## Text provided
By sharing their knowledge on social media, researchers and experts can increase the probability of being found online.

The road to knowledge is increasingly through the Google search engine. This could impact how researchers and other experts are recognised.

What do the search results have in common, if we search individually for law professor Beate Sjåfjell at the University of Oslo, language professor Øystein Vangsnes at UIT Artic University of Norway, researcher Jørgen Carling at PRIO (The Peace Research Institute, Oslo), professor of medicine Anne Spurkland at the University of Oslo, and professor of organisational psychology Linda Lai BI Norwegian Business School?

These five researchers from very different disciplines have made use of social media when communicating. This is why the majority of the first results in the Google hunt for information on these experts are pages the researchers edit themselves.

Here are blogs, the researchers’ academic homepages and profiles on Twitter, LinkedIn, and other social media.

Online academic identity
Social media can be much more than media and communications channels. They can be used as strategic tools to establish an online academic identity. Experts who use social media in communication of knowledge, increase the probability of being found the way she or he wants to be found. For their professional expertise.

## Provided information
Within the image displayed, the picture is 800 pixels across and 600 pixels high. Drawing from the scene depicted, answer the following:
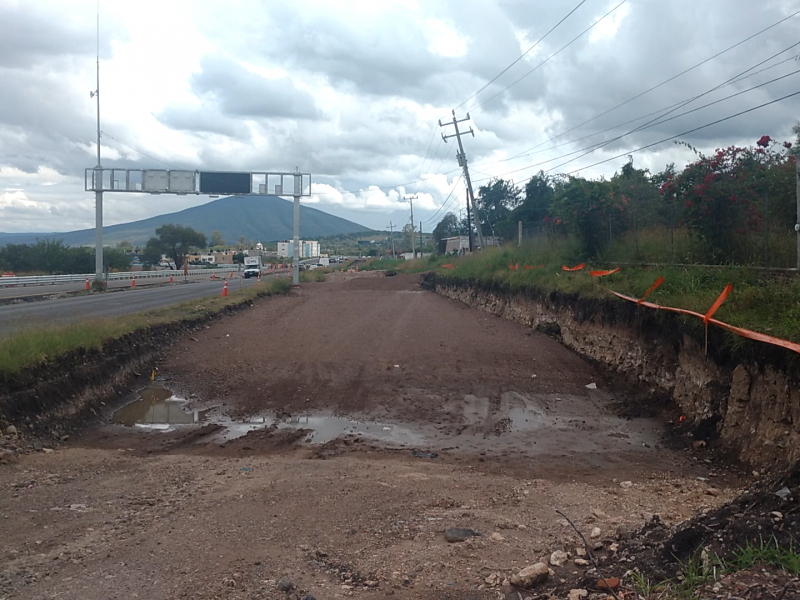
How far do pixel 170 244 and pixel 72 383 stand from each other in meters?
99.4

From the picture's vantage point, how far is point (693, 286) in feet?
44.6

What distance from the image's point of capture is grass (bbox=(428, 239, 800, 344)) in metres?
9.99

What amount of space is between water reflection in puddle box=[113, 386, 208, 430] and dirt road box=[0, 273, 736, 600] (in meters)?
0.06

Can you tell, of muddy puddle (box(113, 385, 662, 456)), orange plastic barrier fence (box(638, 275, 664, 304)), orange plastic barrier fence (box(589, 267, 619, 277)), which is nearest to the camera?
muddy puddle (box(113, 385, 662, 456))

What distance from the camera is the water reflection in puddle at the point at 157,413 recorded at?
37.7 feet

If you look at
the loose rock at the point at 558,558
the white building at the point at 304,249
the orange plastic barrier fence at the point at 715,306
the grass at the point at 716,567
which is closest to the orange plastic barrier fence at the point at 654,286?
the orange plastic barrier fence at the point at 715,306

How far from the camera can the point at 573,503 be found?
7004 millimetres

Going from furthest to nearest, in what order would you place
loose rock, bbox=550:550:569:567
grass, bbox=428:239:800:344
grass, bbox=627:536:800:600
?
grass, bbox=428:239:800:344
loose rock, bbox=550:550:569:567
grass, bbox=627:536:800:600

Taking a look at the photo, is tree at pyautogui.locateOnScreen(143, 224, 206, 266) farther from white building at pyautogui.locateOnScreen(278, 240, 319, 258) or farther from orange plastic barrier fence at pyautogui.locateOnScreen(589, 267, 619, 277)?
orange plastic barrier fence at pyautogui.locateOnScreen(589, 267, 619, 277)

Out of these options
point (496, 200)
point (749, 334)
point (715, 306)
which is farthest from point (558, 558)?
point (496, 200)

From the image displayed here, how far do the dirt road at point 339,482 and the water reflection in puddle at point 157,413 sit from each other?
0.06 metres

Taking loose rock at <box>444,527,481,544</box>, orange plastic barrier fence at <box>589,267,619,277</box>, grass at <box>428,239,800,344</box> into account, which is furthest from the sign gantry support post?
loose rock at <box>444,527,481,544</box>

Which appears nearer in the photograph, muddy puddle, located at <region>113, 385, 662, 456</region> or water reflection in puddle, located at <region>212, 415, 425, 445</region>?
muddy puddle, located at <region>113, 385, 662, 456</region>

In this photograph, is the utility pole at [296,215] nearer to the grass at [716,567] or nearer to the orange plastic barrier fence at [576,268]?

## Task 1
Answer from the text about researchers and social media:
(a) Which researcher named in it works at PRIO?
(b) Through which search engine does the text say the road to knowledge increasingly runs?
(c) What can social media be used as strategic tools to establish?
## Task 2
List every researcher the text about researchers and social media mentions by name.
## Task 3
Copy from the text about researchers and social media the passage that begins with the words "These five researchers" and ends with "researchers edit themselves.".
Answer using only the text about researchers and social media.

## Worked solution 1
(a) Jørgen Carling
(b) Google
(c) An online academic identity

## Worked solution 2
Beate Sjåfjell
Øystein Vangsnes
Jørgen Carling
Anne Spurkland
Linda Lai

## Worked solution 3
These five researchers from very different disciplines have made use of social media when communicating. This is why the majority of the first results in the Google hunt for information on these experts are pages the researchers edit themselves.